Work to be completed: A faithful copy of all the data is required; pictures should not be included.

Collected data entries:
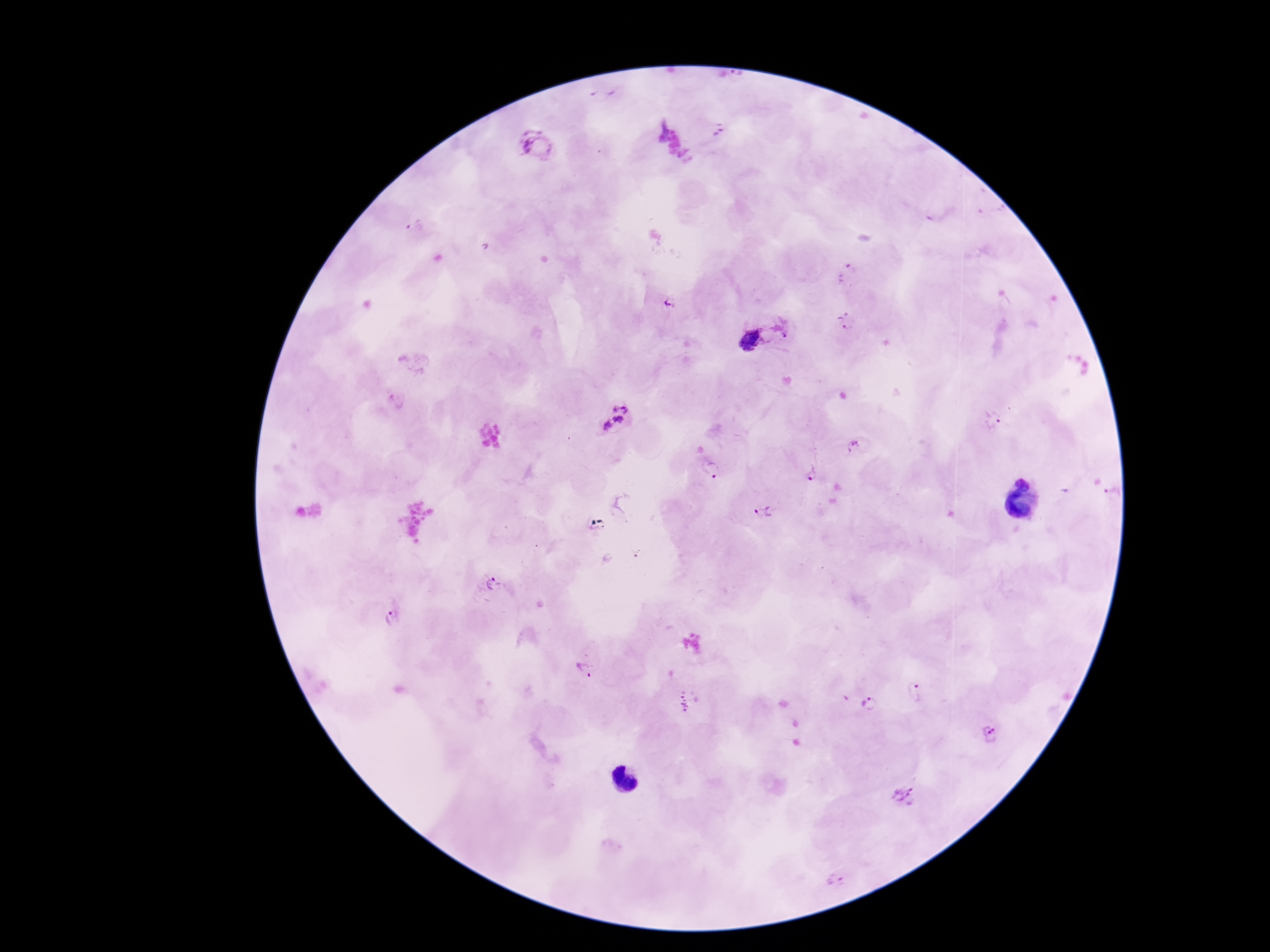
Approximate object centers, in pixels from the top-left corner. Plasmodium parasite locations: (x=658, y=130), (x=719, y=131), (x=535, y=145), (x=416, y=226), (x=671, y=304), (x=846, y=322), (x=751, y=340), (x=614, y=418), (x=994, y=420), (x=852, y=446), (x=713, y=470), (x=812, y=473), (x=1025, y=478), (x=1113, y=491), (x=763, y=512), (x=494, y=585), (x=394, y=619), (x=585, y=672), (x=914, y=692), (x=869, y=703), (x=691, y=704), (x=991, y=734), (x=904, y=796), (x=836, y=881). 100x magnification. Photographed through the microscope eyepiece with a smartphone camera. One field from this slide. Image is 1270×952 pixels. Giemsa-stained preparation. Patient malaria status: infected. Thick peripheral-blood smear.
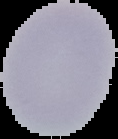

malaria status = uninfected
preparation = thin blood film
image type = segmented cell region with the area outside set to black
image size = 118×139 pixels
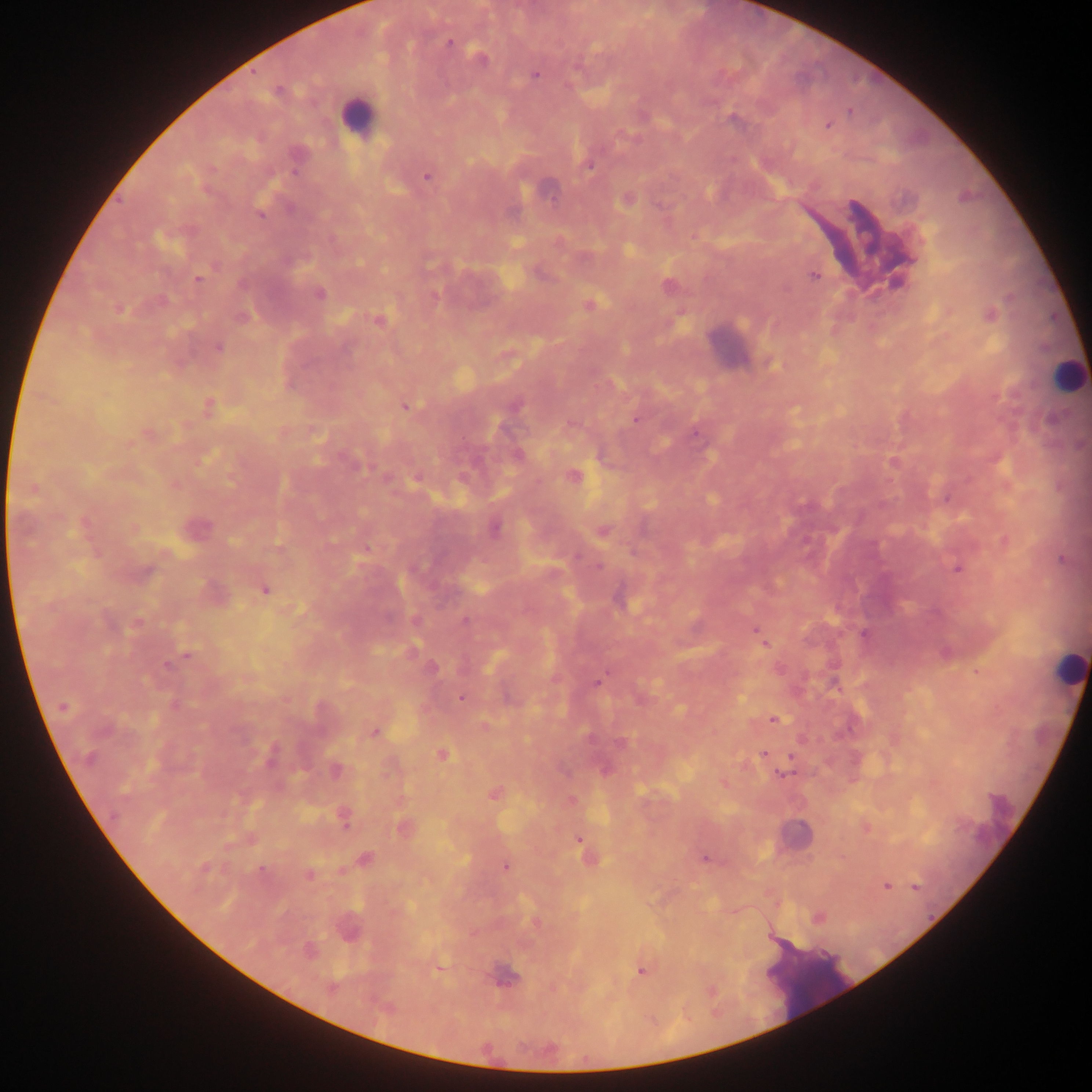
Approximate centers as x y in pixels. Malaria parasite locations: 449 43; 480 57; 535 75; 278 90; 849 111; 827 126; 589 166; 427 177; 627 200; 260 215; 814 275; 900 276; 198 279; 319 293; 589 305; 119 309; 242 317; 378 321; 219 347; 209 406; 406 406; 517 407; 1052 419; 636 420; 571 424; 696 434; 518 454; 893 463; 573 476; 494 529; 603 531; 599 566; 958 568; 265 590; 465 621; 137 623; 759 634; 863 634; 764 643; 188 656; 168 665; 433 668; 597 682; 460 698; 63 707; 773 719; 374 732; 763 754; 442 755; 270 756; 791 758; 336 771; 784 774; 494 794; 344 820; 403 827; 579 840; 366 859; 704 859; 506 867; 204 868; 261 869; 309 875; 886 887; 916 887; 818 918; 348 927; 309 951; 440 969; 641 971; 506 977. Leukocyte locations: 357 117; 548 193; 728 346; 1066 374; 1068 668; 797 834. Image is 1092×1092 pixels. Thick blood film. Mobile-phone photograph taken through the microscope. Sample from Ghana. One field of view.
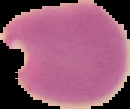

Summary:
  - Image type: segmented cell region with the area outside set to black
  - Malaria status: parasitized
  - Preparation: thin blood smear
  - Image size: 130×109 pixels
Name the cell type shown.
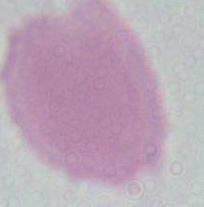
This is an erythrocyte.

Micrograph. 1000x magnification.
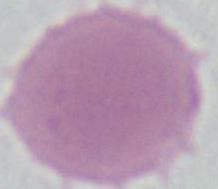

{
  "magnification": "1000x",
  "identification": "erythrocyte",
  "modality": "photomicrograph"
}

Solution:
Approximate object centers, in pixels from the top-left corner. Plasmodium parasite locations: (x=658, y=130), (x=719, y=131), (x=535, y=145), (x=416, y=226), (x=671, y=304), (x=846, y=322), (x=751, y=340), (x=614, y=418), (x=994, y=420), (x=852, y=446), (x=713, y=470), (x=812, y=473), (x=1025, y=478), (x=1113, y=491), (x=763, y=512), (x=494, y=585), (x=394, y=619), (x=585, y=672), (x=914, y=692), (x=869, y=703), (x=691, y=704), (x=991, y=734), (x=904, y=796), (x=836, y=881). 100x magnification. Photographed through the microscope eyepiece with a smartphone camera. One field from this slide. Image is 1270×952 pixels. Giemsa-stained preparation. Patient malaria status: infected. Thick peripheral-blood smear.

malaria status = uninfected
preparation = thin blood film
image type = segmented cell region with the area outside set to black
image size = 118×139 pixels
Approximate centers as x y in pixels. Malaria parasite locations: 449 43; 480 57; 535 75; 278 90; 849 111; 827 126; 589 166; 427 177; 627 200; 260 215; 814 275; 900 276; 198 279; 319 293; 589 305; 119 309; 242 317; 378 321; 219 347; 209 406; 406 406; 517 407; 1052 419; 636 420; 571 424; 696 434; 518 454; 893 463; 573 476; 494 529; 603 531; 599 566; 958 568; 265 590; 465 621; 137 623; 759 634; 863 634; 764 643; 188 656; 168 665; 433 668; 597 682; 460 698; 63 707; 773 719; 374 732; 763 754; 442 755; 270 756; 791 758; 336 771; 784 774; 494 794; 344 820; 403 827; 579 840; 366 859; 704 859; 506 867; 204 868; 261 869; 309 875; 886 887; 916 887; 818 918; 348 927; 309 951; 440 969; 641 971; 506 977. Leukocyte locations: 357 117; 548 193; 728 346; 1066 374; 1068 668; 797 834. Image is 1092×1092 pixels. Thick blood film. Mobile-phone photograph taken through the microscope. Sample from Ghana. One field of view.

Summary:
  - Image type: segmented cell region with the area outside set to black
  - Malaria status: parasitized
  - Preparation: thin blood smear
  - Image size: 130×109 pixels
Name the cell type shown.
This is an erythrocyte.

Micrograph. 1000x magnification.

{
  "magnification": "1000x",
  "identification": "erythrocyte",
  "modality": "photomicrograph"
}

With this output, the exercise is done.